Start of Block

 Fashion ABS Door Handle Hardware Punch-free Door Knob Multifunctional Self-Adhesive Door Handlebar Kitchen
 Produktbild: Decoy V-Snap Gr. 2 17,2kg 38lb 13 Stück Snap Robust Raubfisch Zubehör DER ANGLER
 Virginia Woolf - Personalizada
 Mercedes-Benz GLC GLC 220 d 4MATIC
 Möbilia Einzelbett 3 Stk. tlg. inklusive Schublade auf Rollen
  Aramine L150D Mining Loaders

End of Block
Start of Block

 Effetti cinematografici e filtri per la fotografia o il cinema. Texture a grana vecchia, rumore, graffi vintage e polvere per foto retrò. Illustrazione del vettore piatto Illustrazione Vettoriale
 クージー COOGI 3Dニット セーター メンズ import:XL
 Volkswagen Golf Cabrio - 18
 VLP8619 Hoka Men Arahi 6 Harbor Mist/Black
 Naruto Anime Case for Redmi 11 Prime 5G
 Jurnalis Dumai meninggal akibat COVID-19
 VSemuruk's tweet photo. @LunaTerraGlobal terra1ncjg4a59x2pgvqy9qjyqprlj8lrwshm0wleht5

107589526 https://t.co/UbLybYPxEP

End of Block

-- TASK STATEMENT --
Retype, exactly and in full, the lines above from the one containing "VLP8619 Hoka Men Arahi 6 Harbor Mist/Black" through the one containing "107589526 https://t.co/UbLybYPxEP".

-- RESULT OF THIS EXERCISE --
 VLP8619 Hoka Men Arahi 6 Harbor Mist/Black
 Naruto Anime Case for Redmi 11 Prime 5G
 Jurnalis Dumai meninggal akibat COVID-19
 VSemuruk's tweet photo. @LunaTerraGlobal terra1ncjg4a59x2pgvqy9qjyqprlj8lrwshm0wleht5

107589526 https://t.co/UbLybYPxEP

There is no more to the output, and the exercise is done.